I
was in the garden working yesterday. Yes, finally the weather is
turning and I can get into that garden. At least enough to do the
spring cleanup. It was still just wet enough that I wouldn't get in
there with the tiller. That could only lead to a clumpy mess that is
never good for growing.
I
did some other cleanup around the lawn area earlier while outdoors
and then during the afternoon I moved into the garden. Was only about
half done in the garden and I felt the tightness in my back telling
me it was time to call it a day or I'd be suffering in pain for a few
days. No problem, I can finish tomorrow.
I
was getting tired anyway. Went back into the house and poured a cup
of hot coffee then took up my favorite perch on the sofa.
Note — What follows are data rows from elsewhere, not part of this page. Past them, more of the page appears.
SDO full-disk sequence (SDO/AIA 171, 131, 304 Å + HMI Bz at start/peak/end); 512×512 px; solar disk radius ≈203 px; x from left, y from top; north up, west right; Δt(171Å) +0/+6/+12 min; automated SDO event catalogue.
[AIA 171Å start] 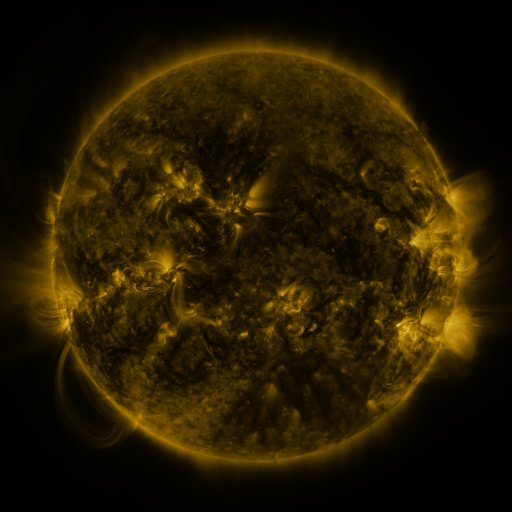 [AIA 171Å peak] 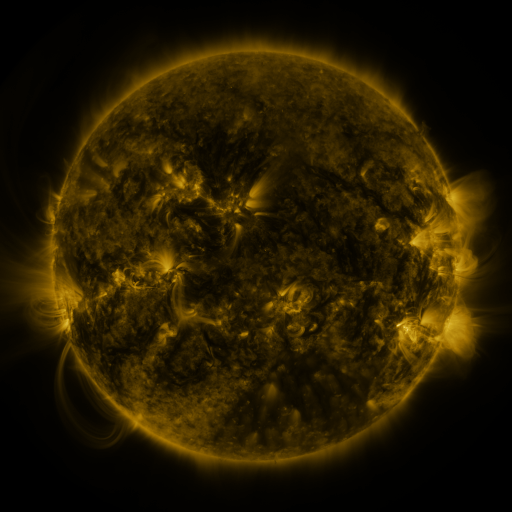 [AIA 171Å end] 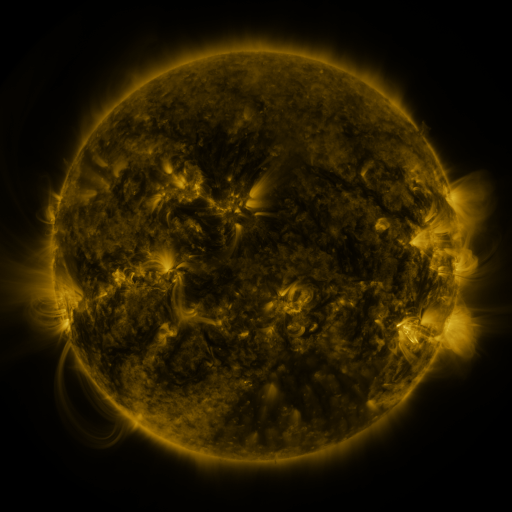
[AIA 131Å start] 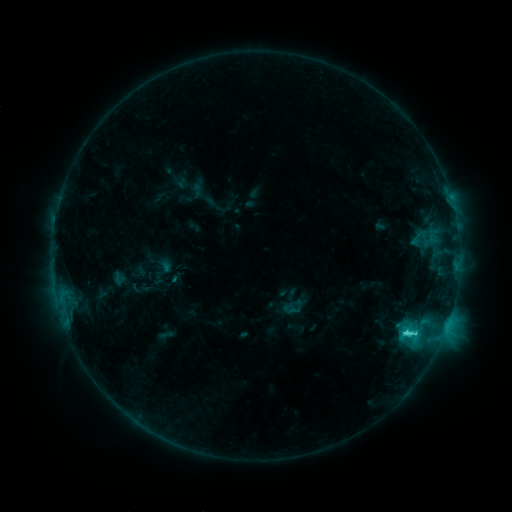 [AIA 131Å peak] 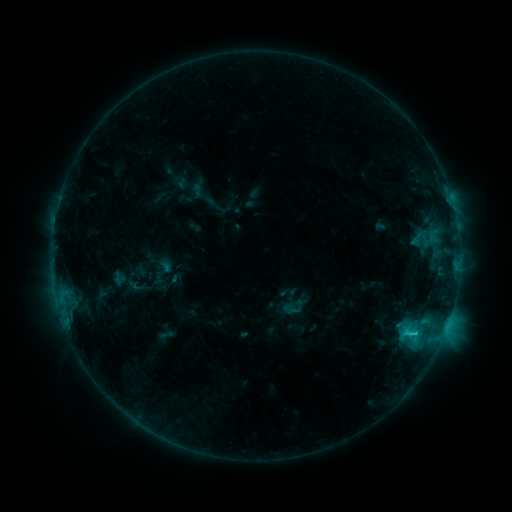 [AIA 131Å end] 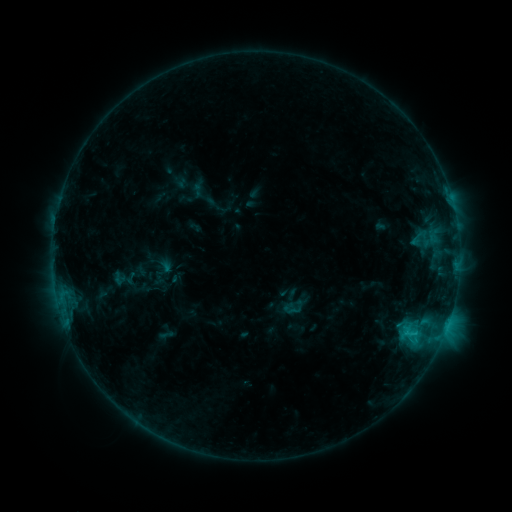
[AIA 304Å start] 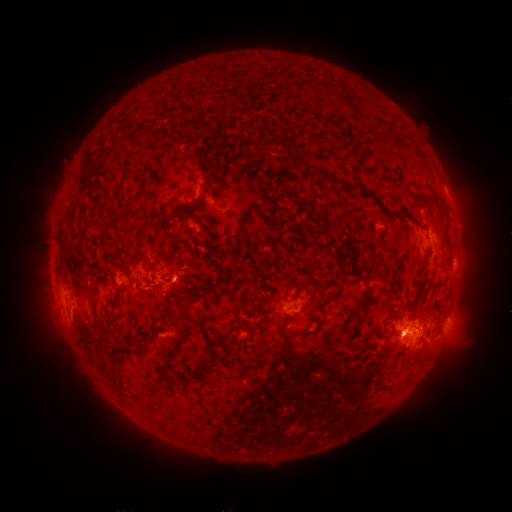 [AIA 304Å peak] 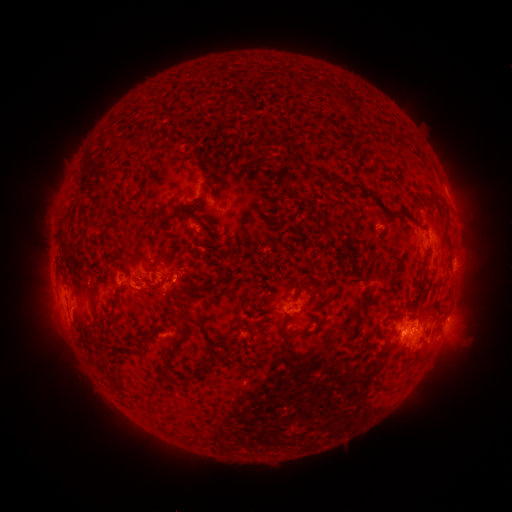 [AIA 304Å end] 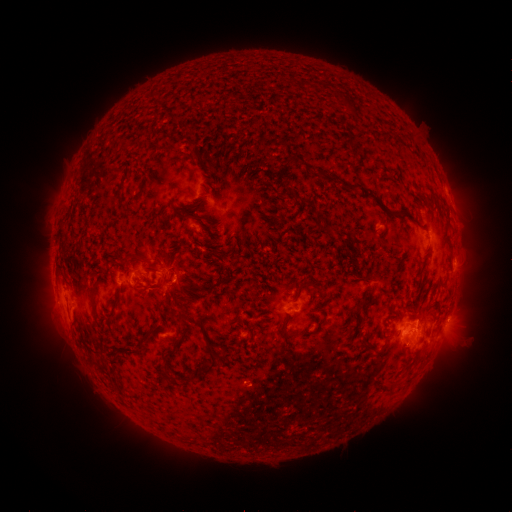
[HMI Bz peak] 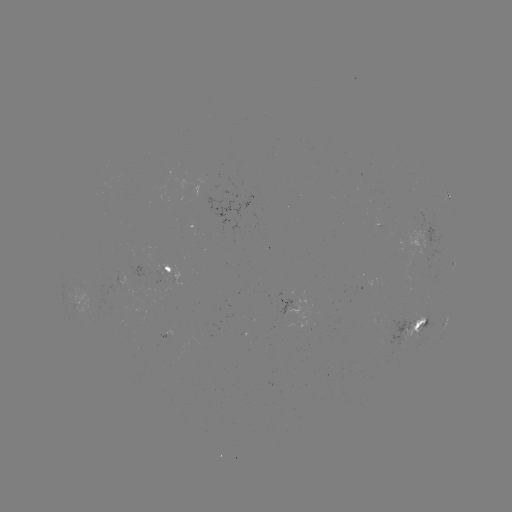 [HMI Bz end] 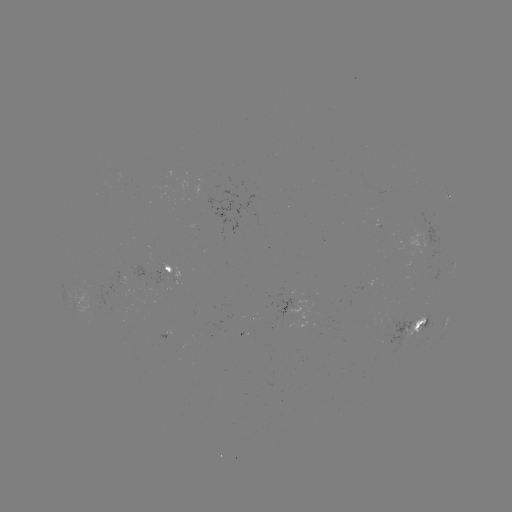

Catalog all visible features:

As the heat
warmed my bones and the coffee warmed my belly I realized just how
tired I was. It became a major battle just keeping my eyes open.
I
was to tired and sore to even consider food. Hunger was no where near
a thought. It was still way to early to go to bed though, so I spent
a little time on line trying to find something to read to keep me
from drifting off into a sleep.
I
was about to give up and head off to get myself cleaned up and crawl
in bed. The phone rang, it was my daughter. She asked if I had eaten
yet. She was heading out to pick up some burgers and fries the
grandkids wanted for dinner and said she was picking some up for me.
I spent the next half hour once again fighting my drowsy eyes.
We
had dinner and cleaned up the mess. Talked a little and then they
were on their way. It didn't take long and I was on my way. To bed.
I
laid there for a while watching and listening to the TV until the
soreness and stiffness eased up and then fell into a very needed
sleep. Never even turned the TV off.
I
woke around four in the morning to some very early morning national
news. Listened to the news that likes to try and ruin a smile by
threatening to take ones peacefulness away. News that makes one
wonder if life is even worth living. News that makes you wonder just
what world leaders are thinking when they threaten to start wars and
destroy life as we know it.
Right
around four thirty though a news story came on. One that made me
think Oh Really? ... OH S-IT! I'm doomed to be eternally sad...
Seems
some people who don't have enough work to do have done yet another
study. A study on happiness.
Yes,
I even did a quick search.
Their
conclusion is that the key to happiness (and I can't even type this
with a straight face) is to have sex one hundred and six minutes each
day!
Now
so you don't have to do the math, that is one hour and forty six
minutes.
And
that's “each” day!
Now
if I could even find a woman, just where would either of us find
close to an extra two hours in a day? Are we supposed to do it while
cleaning? Do it while cooking? Do it while doing the laundry? Do it
while gardening? While working?
Heck
I've been kinda lasting good in my past but an hour and forty six
minutes!
And
how about all the guys who can't even go for fifteen minutes I hear
about? How the heck are they ever supposed to be happy!
Darned,
maybe we the single people of the world will never find our way to
happiness.
Life
and all the work keeps me from even having time to find a date. Off
hours are for resting and sleeping just so I can do the work!
Ahh,
but perhaps. Just maybe. Could it be?
That
once again a word got confused?
Another
word being twisted into uselessness...
Do
they really mean sex?
Or
do they mean the romancing which leads on to that?
If
so, I'll have to disagree.
That
romance should begin over a cup of coffee in the morning. Should
carry on and be built even more over lunch even if, with no more than
a phone call. Should be nourished and fed during the evenings.
Building the fires of passion to raging inferno's.
But
what the heck do I know? So I'll shut up now and get into that garden
again today and try to get frisky with some weeds.